Główną bohaterką jest Ada – zastępczyni redaktora naczelnego nowojorskiego magazynu. W życiu zawodowym odnosi sukcesy, jednak nie mogąc dojść do siebie po rodzinnej tragedii, postanawia uciec od wspomnień i zaszyć się na barce w Seattle. Przez przypadek znajduje skrzynię należącą do poprzedniej właścicielki zamieszkiwanej przez nią posiadłości. Penny okazuje się być tematem tabu. Z pomocą przystojnego fotografa Alexa, bohaterka postanawia dowiedzieć się prawdy o kobiecie – dlaczego jej miłość była zakazana? Dlaczego opuściła wyspę? Rozwiązywanie zagadki ma dla głównej bohaterki znaczenie terapeutyczne. Czy Ada upora się z żałobą? Na te pytania odpowiedź może dać tylko lektura Domu na jeziorze.

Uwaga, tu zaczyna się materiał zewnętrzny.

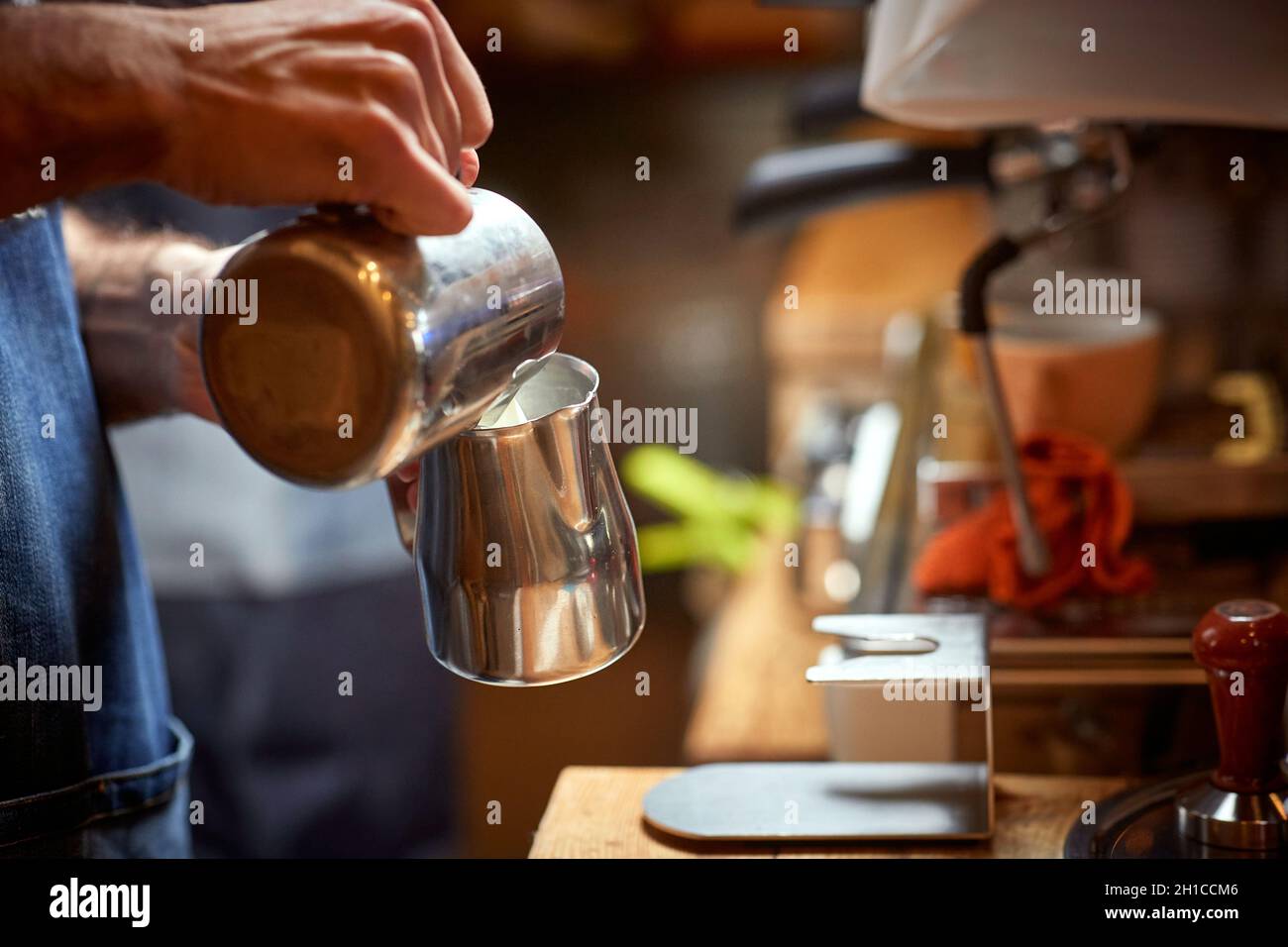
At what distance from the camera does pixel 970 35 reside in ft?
2.15

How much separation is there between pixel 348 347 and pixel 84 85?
0.12 metres

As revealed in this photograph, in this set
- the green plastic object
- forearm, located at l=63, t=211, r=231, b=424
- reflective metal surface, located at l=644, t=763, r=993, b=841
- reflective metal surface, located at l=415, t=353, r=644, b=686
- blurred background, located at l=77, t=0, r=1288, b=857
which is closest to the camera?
reflective metal surface, located at l=415, t=353, r=644, b=686

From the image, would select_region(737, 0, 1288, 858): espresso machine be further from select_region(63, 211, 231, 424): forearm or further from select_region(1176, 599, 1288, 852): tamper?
select_region(63, 211, 231, 424): forearm

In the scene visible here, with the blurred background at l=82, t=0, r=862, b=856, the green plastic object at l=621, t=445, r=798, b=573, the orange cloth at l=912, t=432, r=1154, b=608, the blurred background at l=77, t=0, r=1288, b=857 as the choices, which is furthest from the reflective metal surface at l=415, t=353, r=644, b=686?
the green plastic object at l=621, t=445, r=798, b=573

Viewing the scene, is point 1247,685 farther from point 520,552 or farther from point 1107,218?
point 1107,218

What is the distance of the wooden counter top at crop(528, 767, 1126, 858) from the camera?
2.03 ft

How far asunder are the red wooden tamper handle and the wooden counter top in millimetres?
88

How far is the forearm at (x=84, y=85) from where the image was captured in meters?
0.43

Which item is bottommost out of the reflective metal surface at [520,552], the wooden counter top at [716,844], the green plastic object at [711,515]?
the green plastic object at [711,515]

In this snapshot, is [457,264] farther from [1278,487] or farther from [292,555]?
[292,555]

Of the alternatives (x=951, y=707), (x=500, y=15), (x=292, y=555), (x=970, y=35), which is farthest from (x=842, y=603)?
(x=500, y=15)

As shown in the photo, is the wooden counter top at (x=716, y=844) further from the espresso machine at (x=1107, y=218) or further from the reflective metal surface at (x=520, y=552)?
the reflective metal surface at (x=520, y=552)

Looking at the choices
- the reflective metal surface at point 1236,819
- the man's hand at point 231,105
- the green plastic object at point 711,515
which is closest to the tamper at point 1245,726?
the reflective metal surface at point 1236,819

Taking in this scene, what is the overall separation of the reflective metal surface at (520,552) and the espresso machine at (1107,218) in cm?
26
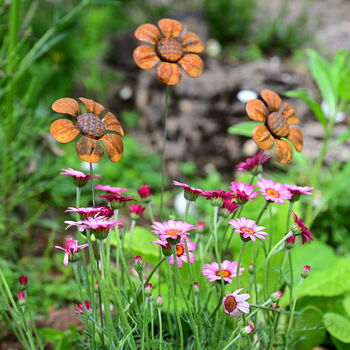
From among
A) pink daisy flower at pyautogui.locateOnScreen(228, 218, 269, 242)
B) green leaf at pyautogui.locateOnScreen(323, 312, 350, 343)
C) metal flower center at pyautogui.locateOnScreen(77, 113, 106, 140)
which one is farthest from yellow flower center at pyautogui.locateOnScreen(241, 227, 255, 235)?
green leaf at pyautogui.locateOnScreen(323, 312, 350, 343)

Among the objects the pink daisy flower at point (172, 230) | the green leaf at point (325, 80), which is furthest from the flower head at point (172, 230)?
the green leaf at point (325, 80)

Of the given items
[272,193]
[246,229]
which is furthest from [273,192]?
[246,229]

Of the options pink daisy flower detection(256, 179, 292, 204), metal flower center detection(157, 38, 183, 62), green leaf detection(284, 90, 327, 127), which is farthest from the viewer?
green leaf detection(284, 90, 327, 127)

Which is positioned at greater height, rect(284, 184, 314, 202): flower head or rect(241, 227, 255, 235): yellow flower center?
rect(284, 184, 314, 202): flower head

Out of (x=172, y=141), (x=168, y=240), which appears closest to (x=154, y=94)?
(x=172, y=141)

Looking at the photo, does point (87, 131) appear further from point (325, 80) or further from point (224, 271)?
point (325, 80)

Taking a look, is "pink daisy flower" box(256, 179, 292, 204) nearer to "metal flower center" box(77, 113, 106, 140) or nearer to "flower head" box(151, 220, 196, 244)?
"flower head" box(151, 220, 196, 244)
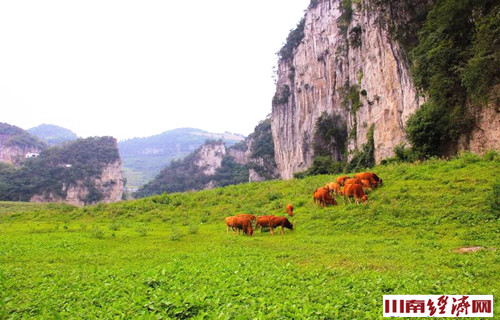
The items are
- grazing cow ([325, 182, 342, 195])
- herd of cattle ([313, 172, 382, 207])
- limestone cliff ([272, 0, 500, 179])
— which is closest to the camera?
herd of cattle ([313, 172, 382, 207])

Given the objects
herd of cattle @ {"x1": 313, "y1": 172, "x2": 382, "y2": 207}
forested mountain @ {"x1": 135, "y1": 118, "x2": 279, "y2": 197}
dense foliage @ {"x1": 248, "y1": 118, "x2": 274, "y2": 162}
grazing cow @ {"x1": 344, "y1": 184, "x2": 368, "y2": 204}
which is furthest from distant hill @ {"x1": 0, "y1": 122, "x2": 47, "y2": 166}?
grazing cow @ {"x1": 344, "y1": 184, "x2": 368, "y2": 204}

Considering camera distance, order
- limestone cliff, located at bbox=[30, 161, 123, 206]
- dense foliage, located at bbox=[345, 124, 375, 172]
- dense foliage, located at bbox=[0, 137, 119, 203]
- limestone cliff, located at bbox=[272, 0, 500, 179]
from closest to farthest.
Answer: limestone cliff, located at bbox=[272, 0, 500, 179]
dense foliage, located at bbox=[345, 124, 375, 172]
dense foliage, located at bbox=[0, 137, 119, 203]
limestone cliff, located at bbox=[30, 161, 123, 206]

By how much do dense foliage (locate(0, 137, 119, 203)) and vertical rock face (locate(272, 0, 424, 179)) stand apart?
64.4 m

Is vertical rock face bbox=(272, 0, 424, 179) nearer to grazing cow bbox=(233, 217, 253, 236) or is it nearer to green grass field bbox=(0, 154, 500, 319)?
green grass field bbox=(0, 154, 500, 319)

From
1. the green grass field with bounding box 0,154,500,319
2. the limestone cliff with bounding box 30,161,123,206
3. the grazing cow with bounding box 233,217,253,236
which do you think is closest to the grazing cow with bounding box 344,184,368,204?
the green grass field with bounding box 0,154,500,319

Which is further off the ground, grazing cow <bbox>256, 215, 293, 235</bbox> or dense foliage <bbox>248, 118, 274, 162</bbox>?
dense foliage <bbox>248, 118, 274, 162</bbox>

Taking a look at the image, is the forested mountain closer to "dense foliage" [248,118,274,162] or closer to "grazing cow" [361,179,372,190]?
"dense foliage" [248,118,274,162]

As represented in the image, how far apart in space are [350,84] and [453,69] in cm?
2845

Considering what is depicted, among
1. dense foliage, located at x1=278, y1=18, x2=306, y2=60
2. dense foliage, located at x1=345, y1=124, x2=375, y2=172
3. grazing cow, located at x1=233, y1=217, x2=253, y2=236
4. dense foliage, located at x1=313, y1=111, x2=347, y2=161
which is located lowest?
grazing cow, located at x1=233, y1=217, x2=253, y2=236

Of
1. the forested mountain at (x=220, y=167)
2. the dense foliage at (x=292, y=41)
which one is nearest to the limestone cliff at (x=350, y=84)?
the dense foliage at (x=292, y=41)

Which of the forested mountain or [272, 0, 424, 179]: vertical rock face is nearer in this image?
[272, 0, 424, 179]: vertical rock face

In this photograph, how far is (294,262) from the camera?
9.16 meters

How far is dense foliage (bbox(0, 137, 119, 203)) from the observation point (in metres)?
93.8

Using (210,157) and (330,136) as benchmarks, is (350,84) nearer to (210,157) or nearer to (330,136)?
(330,136)
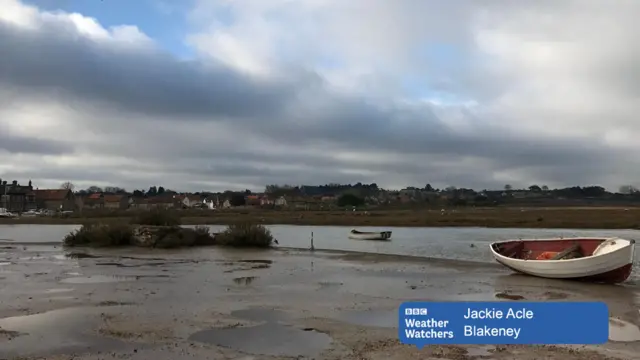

Książka pisana jest prostym językiem. Lekki styl sprzyjania czytaniu i z łatwością przenosi czytelników na pirs do Ady i jej sąsiadów. Razem z bohaterką przeżywa się żałobę i krok po kroku odkrywa tajemnicę Penny. Przeplatane historie Ady i Penny sprawiają, że książka trzyma w napięciu do ostatniego rozdziału. Czy opowieści połączą się w jedno?
Jeżeli znacie poprzednie historie autorstwa Jio, ta na pewno Was nie zawiedzie. Choć formą przypomina inne tytuły, osadzona na wodzie fabuła zaskakuje nawet na ostatniej stronie. Ta książka to prawdziwa lekcja oswajania się z bólem i tragedią, a równocześnie ponownego otwarcia na miłość.